— START OF Excerpt to read —

2. Description of the Related Art
In general, a computer system represented by a personal computer includes a bus such as a peripheral component interconnect (PCI) bus, which operates in synchronism with a bus clock signal. The bus is connected to a host system that utilizes various input/output (I/O) devices, and also to an input/output (I/O) processing device. The I/O processing device operates in synchronism with the bus clock signal to perform input/output processing between the I/O device and host system.
Some I/O processing devices perform I/O processing during packet stream data transfer. This type of I/O processing device generally inputs stream data formed of a series of packets, accumulates it in a transfer buffer as data blocks each having a length different from the length of a packet, and outputs the accumulated data to a bus.
When a delay occurs during processing on the bus, a sufficient output processing rate for an input processing rate cannot be acquired in the transfer buffer, which causes overflow. In this case, unless appropriate countermeasures are taken, a defective packet, in which part of data therein is missing, may be output to the bus, thereby causing an error in the host system.
Various countermeasures to be taken when overflow occurs in a buffer have been proposed so far. For instance, Jpn. Pat. Appln. KOKAI Publication No. 2004-320151 discloses a technique for discarding a defective frame that occurs when overflow has occurred in a buffer and data in a packet included in the frame has been lost, thereby preventing occurrence of such a defective frame.

— END OF Excerpt to read —
— START OF Record extracts —

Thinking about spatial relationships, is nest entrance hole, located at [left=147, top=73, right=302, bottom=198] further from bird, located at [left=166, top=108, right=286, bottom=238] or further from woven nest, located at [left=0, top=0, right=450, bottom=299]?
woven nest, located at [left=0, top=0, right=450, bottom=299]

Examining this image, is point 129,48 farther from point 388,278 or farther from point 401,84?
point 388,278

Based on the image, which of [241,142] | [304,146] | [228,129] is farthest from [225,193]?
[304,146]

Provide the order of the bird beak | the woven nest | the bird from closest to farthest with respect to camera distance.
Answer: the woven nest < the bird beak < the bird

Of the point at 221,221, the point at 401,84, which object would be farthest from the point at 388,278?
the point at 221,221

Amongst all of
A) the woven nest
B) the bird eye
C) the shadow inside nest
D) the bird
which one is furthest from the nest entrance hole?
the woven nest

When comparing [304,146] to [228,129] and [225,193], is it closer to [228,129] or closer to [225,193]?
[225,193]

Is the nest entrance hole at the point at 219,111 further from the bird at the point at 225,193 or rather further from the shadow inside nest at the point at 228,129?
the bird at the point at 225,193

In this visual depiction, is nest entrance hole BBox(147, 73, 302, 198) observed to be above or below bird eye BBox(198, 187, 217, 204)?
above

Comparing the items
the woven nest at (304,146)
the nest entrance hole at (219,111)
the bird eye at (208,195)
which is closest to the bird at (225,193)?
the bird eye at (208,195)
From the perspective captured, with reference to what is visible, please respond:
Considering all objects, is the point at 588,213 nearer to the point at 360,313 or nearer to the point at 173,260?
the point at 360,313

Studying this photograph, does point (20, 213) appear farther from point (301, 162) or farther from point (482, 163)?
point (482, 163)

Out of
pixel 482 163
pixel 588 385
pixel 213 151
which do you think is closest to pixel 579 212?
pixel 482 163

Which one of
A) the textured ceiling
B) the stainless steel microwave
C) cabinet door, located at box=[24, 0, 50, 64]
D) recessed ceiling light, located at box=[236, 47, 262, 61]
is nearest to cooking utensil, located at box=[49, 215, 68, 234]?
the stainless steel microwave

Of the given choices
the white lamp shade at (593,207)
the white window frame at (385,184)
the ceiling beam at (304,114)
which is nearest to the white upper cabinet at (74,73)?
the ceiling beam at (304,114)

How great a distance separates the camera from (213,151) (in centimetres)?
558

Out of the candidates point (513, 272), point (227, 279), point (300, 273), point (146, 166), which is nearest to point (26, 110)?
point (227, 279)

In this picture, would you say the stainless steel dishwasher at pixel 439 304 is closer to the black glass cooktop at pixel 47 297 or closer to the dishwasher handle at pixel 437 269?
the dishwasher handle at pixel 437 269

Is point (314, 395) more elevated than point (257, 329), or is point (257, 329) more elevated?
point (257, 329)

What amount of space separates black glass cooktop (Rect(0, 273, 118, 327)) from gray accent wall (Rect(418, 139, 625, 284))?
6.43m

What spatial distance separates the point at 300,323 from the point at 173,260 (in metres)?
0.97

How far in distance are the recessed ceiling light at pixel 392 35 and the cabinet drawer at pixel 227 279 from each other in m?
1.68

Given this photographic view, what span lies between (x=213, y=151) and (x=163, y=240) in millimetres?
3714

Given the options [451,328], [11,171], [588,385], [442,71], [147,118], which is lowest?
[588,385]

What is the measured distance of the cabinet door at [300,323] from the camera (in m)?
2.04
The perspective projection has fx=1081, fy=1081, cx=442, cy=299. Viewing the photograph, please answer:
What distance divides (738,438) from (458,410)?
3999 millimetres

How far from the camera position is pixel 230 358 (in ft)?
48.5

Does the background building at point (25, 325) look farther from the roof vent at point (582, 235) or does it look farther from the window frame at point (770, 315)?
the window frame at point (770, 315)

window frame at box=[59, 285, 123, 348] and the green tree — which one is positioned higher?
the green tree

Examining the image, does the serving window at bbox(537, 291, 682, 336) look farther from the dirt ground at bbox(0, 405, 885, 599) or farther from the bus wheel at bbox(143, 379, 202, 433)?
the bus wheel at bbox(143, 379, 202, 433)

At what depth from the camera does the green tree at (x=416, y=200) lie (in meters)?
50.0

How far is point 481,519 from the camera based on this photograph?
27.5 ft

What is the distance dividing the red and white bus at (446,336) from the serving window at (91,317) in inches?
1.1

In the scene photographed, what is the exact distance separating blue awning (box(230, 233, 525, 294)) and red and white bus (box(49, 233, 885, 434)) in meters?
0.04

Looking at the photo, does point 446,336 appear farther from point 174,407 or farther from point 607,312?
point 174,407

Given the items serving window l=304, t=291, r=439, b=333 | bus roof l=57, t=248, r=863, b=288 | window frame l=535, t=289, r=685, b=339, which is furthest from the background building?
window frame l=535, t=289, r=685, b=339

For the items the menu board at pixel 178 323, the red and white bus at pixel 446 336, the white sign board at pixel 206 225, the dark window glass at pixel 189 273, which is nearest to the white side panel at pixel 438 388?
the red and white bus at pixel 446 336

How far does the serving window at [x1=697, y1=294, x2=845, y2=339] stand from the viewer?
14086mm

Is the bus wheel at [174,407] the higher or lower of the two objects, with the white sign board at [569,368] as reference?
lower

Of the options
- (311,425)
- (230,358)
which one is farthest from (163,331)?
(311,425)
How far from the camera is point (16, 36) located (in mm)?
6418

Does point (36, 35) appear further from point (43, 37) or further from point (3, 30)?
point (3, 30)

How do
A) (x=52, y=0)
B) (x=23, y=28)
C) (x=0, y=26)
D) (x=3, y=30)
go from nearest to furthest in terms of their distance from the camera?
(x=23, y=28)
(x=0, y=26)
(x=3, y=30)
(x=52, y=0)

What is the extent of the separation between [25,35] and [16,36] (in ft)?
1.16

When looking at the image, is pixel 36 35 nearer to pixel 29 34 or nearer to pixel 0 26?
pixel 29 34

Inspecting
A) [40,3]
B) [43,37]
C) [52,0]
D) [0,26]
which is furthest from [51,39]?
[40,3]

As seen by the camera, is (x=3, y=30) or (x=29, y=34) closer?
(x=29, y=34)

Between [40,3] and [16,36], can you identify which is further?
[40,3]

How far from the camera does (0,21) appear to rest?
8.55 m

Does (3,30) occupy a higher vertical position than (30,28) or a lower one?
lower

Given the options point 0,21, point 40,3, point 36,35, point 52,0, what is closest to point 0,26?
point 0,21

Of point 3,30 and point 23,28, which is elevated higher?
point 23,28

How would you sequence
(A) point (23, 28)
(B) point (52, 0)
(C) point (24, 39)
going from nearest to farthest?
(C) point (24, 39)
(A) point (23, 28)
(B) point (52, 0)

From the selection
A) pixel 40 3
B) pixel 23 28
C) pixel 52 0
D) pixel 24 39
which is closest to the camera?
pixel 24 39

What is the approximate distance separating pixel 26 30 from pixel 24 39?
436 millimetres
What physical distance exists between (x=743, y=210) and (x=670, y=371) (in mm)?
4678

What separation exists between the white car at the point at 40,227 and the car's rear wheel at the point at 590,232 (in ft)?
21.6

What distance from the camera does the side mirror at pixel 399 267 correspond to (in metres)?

— END OF Record extracts —

- **Written tasks**:
A) In the related-art passage, why can overflow in the transfer buffer cause an error in the host system? Answer in one to three sentences.
B) Copy the related-art passage, starting at "2. Description of" and ending at "and host system.".
These records have no connection to the related-art passage.

- **Full solutions**:
A) A delay on the bus can keep the transfer buffer's output rate from matching its input rate, and the buffer then overflows. Unless countermeasures are taken, a defective packet with part of its data missing may be output to the bus. That defective packet causes an error in the host system.

B)
2. Description of the Related Art
In general, a computer system represented by a personal computer includes a bus such as a peripheral component interconnect (PCI) bus, which operates in synchronism with a bus clock signal. The bus is connected to a host system that utilizes various input/output (I/O) devices, and also to an input/output (I/O) processing device. The I/O processing device operates in synchronism with the bus clock signal to perform input/output processing between the I/O device and host system.